Very good to see this back!
I think you write Lois's various emotions beautifully. I loved this:
I found myself putting a hand on my abdomen when she said that, filled with an irrational feeling of warmth for the tiny little thing in my belly.
It was weird because I had never really wanted to be a mother. Given my childhood, the most important thing to me was to be as different from my parents as possible. But then I married Clark and he wanted to be a father so much it made me want to become parents. But mostly for Clark. I wanted to be a mother mainly so that Clark could be a father.
But now that I was pregnant, it was different. I could already feel excitement and something else, something akin to love for the baby growing inside me, and it was separate from the fact that I felt happy that I may be able to give Clark the thing he wanted most in the world.
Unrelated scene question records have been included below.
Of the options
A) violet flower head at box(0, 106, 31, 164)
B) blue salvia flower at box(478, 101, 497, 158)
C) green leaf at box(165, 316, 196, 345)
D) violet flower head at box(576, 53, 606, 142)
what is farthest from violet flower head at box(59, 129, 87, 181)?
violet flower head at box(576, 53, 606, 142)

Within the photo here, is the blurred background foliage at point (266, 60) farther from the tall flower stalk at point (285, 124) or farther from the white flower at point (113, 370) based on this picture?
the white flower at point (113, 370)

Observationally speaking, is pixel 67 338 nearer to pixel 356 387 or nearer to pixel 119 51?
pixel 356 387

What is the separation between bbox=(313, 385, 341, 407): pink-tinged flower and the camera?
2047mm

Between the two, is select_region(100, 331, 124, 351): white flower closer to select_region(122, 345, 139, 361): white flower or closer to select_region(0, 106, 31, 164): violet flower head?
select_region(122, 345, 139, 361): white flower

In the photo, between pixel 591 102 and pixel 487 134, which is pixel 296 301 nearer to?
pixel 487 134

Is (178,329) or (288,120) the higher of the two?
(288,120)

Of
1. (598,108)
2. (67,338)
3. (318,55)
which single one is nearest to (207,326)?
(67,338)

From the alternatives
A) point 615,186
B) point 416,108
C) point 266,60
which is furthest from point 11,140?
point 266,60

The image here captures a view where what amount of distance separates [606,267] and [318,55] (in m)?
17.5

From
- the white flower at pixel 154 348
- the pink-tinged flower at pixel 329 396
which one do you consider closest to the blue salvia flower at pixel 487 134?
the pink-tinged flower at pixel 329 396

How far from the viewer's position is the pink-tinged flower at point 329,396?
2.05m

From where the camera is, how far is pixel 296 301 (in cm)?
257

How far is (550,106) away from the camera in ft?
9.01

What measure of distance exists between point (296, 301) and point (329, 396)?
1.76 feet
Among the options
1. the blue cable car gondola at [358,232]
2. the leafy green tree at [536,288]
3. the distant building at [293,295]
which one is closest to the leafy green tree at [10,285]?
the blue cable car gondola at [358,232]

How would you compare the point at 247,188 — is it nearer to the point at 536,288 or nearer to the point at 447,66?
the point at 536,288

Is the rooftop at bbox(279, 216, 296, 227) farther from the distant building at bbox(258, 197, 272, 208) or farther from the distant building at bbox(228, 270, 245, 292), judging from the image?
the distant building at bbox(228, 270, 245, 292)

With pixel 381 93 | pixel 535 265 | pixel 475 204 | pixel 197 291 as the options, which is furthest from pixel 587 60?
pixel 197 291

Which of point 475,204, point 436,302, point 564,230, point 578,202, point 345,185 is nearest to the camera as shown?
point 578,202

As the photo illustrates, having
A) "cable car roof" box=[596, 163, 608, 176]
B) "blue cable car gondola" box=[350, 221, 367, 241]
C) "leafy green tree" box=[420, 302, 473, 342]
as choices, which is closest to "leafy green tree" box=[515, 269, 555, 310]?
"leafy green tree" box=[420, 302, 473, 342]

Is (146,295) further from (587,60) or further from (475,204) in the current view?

At first Lois never wanted to be a mother, but then she wanted to be a mother mostly so that Clark could be a father. But now she feels love stirring in herself for that yet-invisible little life growing inside her. It's wonderful how her pregnancy fills her with joy at her ability to give Clark what he wanted most in the world, and at the same time she feels love for the tiny little baby that she has never seen, not even in an ultrasound image.
At the same time there are all these feelings of apprehension. What will it be like to feel sick for months? How will she be able to go without coffee? What will her parents say about her pregnancy - and what will they say about the true nature of the father of her child? And what if something goes wrong anyway?
I love Clark's warm, supportive presence throughout this part, and I like Evelyn, their gynecologist.
I'm looking forward to more parts of this sweet fic, which still has a lot of potential for angst.